YOUR OBJECTIVE - Beginning with the line that contains "Шкатулка книга - сейф", copy each remaining line of the data below exactly.

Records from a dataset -

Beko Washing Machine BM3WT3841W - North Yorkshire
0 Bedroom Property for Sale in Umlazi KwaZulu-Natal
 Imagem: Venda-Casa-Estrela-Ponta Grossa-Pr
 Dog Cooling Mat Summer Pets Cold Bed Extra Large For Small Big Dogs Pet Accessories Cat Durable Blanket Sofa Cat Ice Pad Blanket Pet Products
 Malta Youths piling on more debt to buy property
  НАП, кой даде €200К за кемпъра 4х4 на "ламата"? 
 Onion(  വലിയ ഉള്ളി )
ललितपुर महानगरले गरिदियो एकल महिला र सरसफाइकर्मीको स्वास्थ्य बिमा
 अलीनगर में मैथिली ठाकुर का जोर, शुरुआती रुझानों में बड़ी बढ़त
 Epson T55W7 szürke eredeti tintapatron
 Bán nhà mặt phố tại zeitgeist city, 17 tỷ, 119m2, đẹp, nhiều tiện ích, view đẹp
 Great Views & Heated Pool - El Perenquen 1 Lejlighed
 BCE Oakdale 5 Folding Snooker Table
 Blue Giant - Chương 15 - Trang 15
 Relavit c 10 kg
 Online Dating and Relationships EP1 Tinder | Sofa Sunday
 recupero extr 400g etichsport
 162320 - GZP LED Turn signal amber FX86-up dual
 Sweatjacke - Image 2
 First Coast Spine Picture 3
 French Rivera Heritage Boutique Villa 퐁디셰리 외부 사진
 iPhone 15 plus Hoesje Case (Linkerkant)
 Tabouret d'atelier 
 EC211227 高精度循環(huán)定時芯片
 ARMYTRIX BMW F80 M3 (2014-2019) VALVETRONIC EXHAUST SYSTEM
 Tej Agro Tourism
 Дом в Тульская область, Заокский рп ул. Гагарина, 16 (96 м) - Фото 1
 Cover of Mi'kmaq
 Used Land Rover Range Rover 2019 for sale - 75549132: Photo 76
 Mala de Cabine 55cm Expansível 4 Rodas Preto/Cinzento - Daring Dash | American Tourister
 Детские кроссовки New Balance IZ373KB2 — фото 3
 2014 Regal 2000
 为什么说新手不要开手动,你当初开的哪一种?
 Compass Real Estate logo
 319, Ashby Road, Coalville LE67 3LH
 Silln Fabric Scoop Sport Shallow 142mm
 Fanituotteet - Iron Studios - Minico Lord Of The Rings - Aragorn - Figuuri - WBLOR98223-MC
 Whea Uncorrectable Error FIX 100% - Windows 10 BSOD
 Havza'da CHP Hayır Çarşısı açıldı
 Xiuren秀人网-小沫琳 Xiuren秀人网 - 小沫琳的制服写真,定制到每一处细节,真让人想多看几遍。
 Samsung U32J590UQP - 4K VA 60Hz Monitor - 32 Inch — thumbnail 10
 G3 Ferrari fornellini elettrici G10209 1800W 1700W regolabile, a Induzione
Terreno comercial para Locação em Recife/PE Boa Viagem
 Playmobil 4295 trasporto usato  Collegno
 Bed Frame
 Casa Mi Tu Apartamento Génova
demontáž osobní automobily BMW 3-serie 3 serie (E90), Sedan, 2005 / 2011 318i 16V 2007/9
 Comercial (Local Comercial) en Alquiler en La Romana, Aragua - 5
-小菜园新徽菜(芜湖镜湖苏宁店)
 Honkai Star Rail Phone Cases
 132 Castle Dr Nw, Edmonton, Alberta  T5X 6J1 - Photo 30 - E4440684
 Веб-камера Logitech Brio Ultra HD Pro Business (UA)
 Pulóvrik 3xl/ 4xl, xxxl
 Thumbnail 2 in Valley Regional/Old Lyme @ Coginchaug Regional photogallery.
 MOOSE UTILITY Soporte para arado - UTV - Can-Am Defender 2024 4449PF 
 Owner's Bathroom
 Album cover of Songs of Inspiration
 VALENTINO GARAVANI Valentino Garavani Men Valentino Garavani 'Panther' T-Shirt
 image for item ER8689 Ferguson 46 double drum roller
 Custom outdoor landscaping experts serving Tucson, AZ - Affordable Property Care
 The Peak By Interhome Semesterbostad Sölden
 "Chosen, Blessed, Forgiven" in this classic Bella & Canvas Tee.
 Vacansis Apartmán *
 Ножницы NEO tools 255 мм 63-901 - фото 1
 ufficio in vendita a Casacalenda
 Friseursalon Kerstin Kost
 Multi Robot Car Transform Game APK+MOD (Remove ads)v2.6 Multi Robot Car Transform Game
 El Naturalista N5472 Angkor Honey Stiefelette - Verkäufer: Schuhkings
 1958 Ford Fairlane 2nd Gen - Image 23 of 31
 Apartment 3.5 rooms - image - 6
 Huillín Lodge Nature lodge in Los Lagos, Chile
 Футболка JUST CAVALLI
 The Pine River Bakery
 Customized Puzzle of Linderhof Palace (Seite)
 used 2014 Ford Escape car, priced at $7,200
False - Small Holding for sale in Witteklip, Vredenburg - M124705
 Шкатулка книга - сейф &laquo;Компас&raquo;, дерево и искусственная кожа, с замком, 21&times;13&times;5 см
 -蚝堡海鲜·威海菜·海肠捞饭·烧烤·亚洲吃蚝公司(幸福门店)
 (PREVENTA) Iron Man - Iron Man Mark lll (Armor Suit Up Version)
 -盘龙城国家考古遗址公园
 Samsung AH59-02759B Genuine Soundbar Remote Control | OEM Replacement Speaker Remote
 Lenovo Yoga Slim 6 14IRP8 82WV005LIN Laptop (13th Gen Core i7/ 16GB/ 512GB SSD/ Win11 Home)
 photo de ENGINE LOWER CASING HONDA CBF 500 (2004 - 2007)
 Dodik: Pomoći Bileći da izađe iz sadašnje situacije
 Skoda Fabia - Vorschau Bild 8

RESPONSE TO THIS EXERCISE -
 Шкатулка книга - сейф &laquo;Компас&raquo;, дерево и искусственная кожа, с замком, 21&times;13&times;5 см
 -蚝堡海鲜·威海菜·海肠捞饭·烧烤·亚洲吃蚝公司(幸福门店)
 (PREVENTA) Iron Man - Iron Man Mark lll (Armor Suit Up Version)
 -盘龙城国家考古遗址公园
 Samsung AH59-02759B Genuine Soundbar Remote Control | OEM Replacement Speaker Remote
 Lenovo Yoga Slim 6 14IRP8 82WV005LIN Laptop (13th Gen Core i7/ 16GB/ 512GB SSD/ Win11 Home)
 photo de ENGINE LOWER CASING HONDA CBF 500 (2004 - 2007)
 Dodik: Pomoći Bileći da izađe iz sadašnje situacije
 Skoda Fabia - Vorschau Bild 8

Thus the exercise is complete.